▶ [Source extract]:
The more grass I grow, the more money I can make - top beef farmer

5 steps to improve soil fertility on your farm

Have soil analysis results for the whole farm and soil sample every two years
Have soil analysis results for the whole farm and soil sample every two years
Catherine Hurley

Catherine Hurley

In the words of Ger Dineen, who was awarded the Beef Grassland Farmer of the Year in 2017, “the more grass I grow, the more money I make”.

Currently, it is estimated that about 5.6t grass DM/ha/year are utilised nationally on drystock farms according to the Teagasc National Farm Survey.

Data from the best commercial grassland farms and research indicate that the current level of grass utilised on drystock farms can be increased significantly, to greater than 10t DM/ha, where 14t DM/ha is grown and utilised at 75pc.

Optimising soil fertility, improving grazing infrastructure and reseeding adequately are all required to achieve higher levels of grass production and utilisation.

To achieve greater change in the amount of grass utilised, farmers will need to upskill their grazing management practice according to John Maher of Teagasc.

“Improving soil fertility is the first step in increasing grass growth on you farm” said John Maher.

▶ [Given entries]:
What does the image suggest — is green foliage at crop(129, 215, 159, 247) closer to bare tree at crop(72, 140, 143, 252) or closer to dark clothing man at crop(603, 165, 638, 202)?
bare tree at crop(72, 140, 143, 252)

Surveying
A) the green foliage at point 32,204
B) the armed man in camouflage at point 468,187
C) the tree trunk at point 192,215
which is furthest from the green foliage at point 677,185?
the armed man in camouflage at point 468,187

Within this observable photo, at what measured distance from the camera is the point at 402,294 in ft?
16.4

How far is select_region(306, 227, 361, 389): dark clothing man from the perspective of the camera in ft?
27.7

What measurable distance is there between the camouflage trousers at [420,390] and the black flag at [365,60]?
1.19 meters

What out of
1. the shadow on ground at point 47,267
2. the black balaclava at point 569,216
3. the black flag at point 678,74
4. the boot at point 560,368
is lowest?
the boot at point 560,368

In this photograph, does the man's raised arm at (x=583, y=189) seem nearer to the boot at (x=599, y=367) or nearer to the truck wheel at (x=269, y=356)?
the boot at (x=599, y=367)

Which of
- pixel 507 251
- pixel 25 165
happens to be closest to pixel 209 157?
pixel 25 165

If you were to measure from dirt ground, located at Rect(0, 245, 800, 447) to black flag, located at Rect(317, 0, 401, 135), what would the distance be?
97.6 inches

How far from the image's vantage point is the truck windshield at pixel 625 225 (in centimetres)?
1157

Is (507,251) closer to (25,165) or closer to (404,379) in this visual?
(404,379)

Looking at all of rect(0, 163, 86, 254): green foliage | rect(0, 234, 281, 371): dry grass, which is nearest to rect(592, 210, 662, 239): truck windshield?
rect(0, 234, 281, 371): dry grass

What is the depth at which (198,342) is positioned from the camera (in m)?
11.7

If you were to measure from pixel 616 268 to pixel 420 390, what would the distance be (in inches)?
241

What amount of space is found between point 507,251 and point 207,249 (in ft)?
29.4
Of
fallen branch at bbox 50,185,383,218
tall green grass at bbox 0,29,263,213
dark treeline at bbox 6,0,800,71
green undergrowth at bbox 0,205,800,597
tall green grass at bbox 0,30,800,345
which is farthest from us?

▶ [Exercise description]:
Transcribe the part of the grassland article starting with "In the words" and going on through "production and utilisation.". The items have nothing to do with the grassland article.

▶ [Response below]:
In the words of Ger Dineen, who was awarded the Beef Grassland Farmer of the Year in 2017, “the more grass I grow, the more money I make”.

Currently, it is estimated that about 5.6t grass DM/ha/year are utilised nationally on drystock farms according to the Teagasc National Farm Survey.

Data from the best commercial grassland farms and research indicate that the current level of grass utilised on drystock farms can be increased significantly, to greater than 10t DM/ha, where 14t DM/ha is grown and utilised at 75pc.

Optimising soil fertility, improving grazing infrastructure and reseeding adequately are all required to achieve higher levels of grass production and utilisation.